Saving vocabulary as data/wiki/ar-2-unk/models/itos_ar-2.pkl
Size of vocabulary: 50723
First 10 words in vocab: <unk>, <pad>, <eos>, ., ،, في, من, @.@, على, "
Cupy not found the code will work only on CPU!
true_wd: False
Starting from random weights
then there is an error:
....
File "/usr/local/lib/python3.6/dist-packages/fastai/text/qrnn/forget_mult.py", line 184, in forward
return GPUForgetMult()(f, x, hidden_init) if use_cuda else CPUForgetMult()(f, x, hidden_init)
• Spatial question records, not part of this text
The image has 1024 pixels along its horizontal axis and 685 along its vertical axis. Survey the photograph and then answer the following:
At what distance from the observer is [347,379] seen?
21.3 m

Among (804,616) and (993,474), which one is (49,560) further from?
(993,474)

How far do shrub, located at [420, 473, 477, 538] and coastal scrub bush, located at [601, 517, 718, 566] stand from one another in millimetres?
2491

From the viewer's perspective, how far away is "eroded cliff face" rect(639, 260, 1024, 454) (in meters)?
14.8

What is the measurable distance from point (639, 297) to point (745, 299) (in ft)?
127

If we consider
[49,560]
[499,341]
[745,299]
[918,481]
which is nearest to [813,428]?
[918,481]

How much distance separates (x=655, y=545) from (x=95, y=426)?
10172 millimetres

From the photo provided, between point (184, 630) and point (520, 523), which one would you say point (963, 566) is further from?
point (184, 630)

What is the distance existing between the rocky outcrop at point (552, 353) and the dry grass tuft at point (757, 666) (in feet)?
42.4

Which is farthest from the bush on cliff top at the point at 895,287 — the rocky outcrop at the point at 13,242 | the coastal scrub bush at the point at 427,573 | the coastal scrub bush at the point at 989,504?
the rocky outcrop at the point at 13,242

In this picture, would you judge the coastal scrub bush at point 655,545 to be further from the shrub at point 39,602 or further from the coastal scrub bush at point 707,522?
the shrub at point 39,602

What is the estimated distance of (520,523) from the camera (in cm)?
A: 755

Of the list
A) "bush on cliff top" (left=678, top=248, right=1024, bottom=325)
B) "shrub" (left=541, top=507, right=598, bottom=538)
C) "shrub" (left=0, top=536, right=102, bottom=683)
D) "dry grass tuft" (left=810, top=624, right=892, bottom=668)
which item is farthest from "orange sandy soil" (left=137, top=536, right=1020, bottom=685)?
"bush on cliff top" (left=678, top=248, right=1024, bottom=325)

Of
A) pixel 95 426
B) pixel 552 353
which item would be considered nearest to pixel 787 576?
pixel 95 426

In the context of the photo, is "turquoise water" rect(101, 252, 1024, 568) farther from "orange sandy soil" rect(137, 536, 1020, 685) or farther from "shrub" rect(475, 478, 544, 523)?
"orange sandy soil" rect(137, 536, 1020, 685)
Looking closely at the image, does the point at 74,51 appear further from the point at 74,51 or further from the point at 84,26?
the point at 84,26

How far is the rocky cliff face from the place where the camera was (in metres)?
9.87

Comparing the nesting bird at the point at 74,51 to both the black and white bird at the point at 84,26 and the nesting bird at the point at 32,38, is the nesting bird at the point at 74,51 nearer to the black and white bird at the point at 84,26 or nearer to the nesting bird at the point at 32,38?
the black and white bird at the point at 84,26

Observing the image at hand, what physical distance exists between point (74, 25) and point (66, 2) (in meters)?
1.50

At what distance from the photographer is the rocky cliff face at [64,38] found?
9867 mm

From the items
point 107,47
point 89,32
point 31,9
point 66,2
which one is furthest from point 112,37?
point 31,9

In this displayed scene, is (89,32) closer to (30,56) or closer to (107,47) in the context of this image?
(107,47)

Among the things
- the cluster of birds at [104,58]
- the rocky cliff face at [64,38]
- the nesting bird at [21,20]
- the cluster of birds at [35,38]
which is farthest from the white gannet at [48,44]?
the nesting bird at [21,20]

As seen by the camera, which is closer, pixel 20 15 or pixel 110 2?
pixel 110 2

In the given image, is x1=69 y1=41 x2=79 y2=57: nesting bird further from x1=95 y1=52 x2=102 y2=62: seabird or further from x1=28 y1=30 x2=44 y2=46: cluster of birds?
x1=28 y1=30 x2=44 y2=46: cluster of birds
File "/usr/local/lib/python3.6/dist-packages/fastai/text/qrnn/forget_mult.py", line 127, in forward
self.compile()
File "/usr/local/lib/python3.6/dist-packages/fastai/text/qrnn/forget_mult.py", line 109, in compile
program = _NVRTCProgram(kernel.encode(), 'recurrent_forget_mult.cu'.encode())
NameError: name '_NVRTCProgram' is not defined
Am I doing something wrong in this last step? I am also using this thread to see if there are standard Arabic benchmarks to test the model later.